REVIEW BY: Duke Egbert

ORIGINALLY PUBLISHED: 08/19/2004

Military intelligence. Jumbo shrimp. Alan Parsons live.

When I was a freshman in college, we did a mock promo for the campus radio station (which was a carrier wave signal that no one could pick up) for an Alan Parsons Project concert. The tagline was "The band you've never seen, by the station you can't hear." Needless to say, our station advisor (who had very little sense of humor anyway) didn't find it funny.my_heart_sings_the_harmony_web_ad_alt_250

Irrelevant? Perhaps. But when a band who didn't tour through eleven years of recording as "The Alan Parsons Project" decides to start touring and release a live album, it's kinda weird. I remember my jaw hitting the floor when I found The Very Best Live in the record store, and I thought someone was playing a joke. (That, or it was sixty minutes of silence in Dolby Surround-Sound.)

Turned out to be neither; instead, it was a live album recorded during a 1994 tour of Europe by three of the four key members of the Project (Alan, guitarist Ian Bairnson, and drummer Stuart Elliot) along with a few other folks who had come along for the ride. It also turned out to be pretty darn fine stuff.

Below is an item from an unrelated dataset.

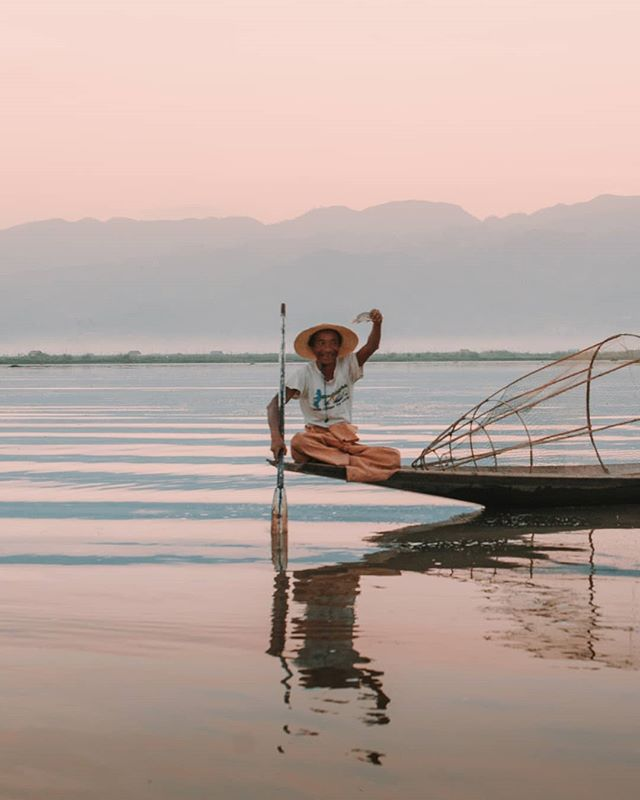 Visa fees into Myanmar: $40usd⁣ Boat ride over Inle Lake: K12000⁣ The look on this guys face after catching his first fish of the day: PRICELESS ⁣ ----------------------------------⁣ ⁣ #mastercard #myanmar #MyMyanmar #myanmarphotos #myanmartravel #igmyanmar #inlelake #folkportrait #folksouls #voyaged  #travelportrait #passionvoyage #portraits4ever #worldface  #great_captures_people #worldpixels_111 @voyaged #letswander #createexplore  #beautifulseasia⁣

Longtime readers of the DV will know that I hate most live albums. Live albums are almost invariably recorded badly and are fillers designed to pad a band's catalog. Not so TVBL. In some cases ("You're Gonna Get Your Fingers Burned," "Psychobabble") the live version is actually better than the original. Add to that a funky blend of two instrumentals, Eve's "Lucifer" and Eye In The Sky's "Mammagamma," and you have one heck of a live CD.

Likewise, bonus tracks are often throwaways that should have stayed in someone's closet. On TVBL, the bonus tracks range from good (a cover of Chris Thompson's "You're The Voice") to really good (a rocking, brass-laden "When") to what may be the best damn thing these musicians ever did ("Take The Money And Run" -- and no, it's not the moldy, hackneyed, desperately overplayed Steve Miller song). If I had lots of money, I would send "Take The Money And Run" to every record company executive employed in 1995 with a note that said "Idiot."

In summary, unlike your normal live CD, The Very Best Live is indeed that. Check it out.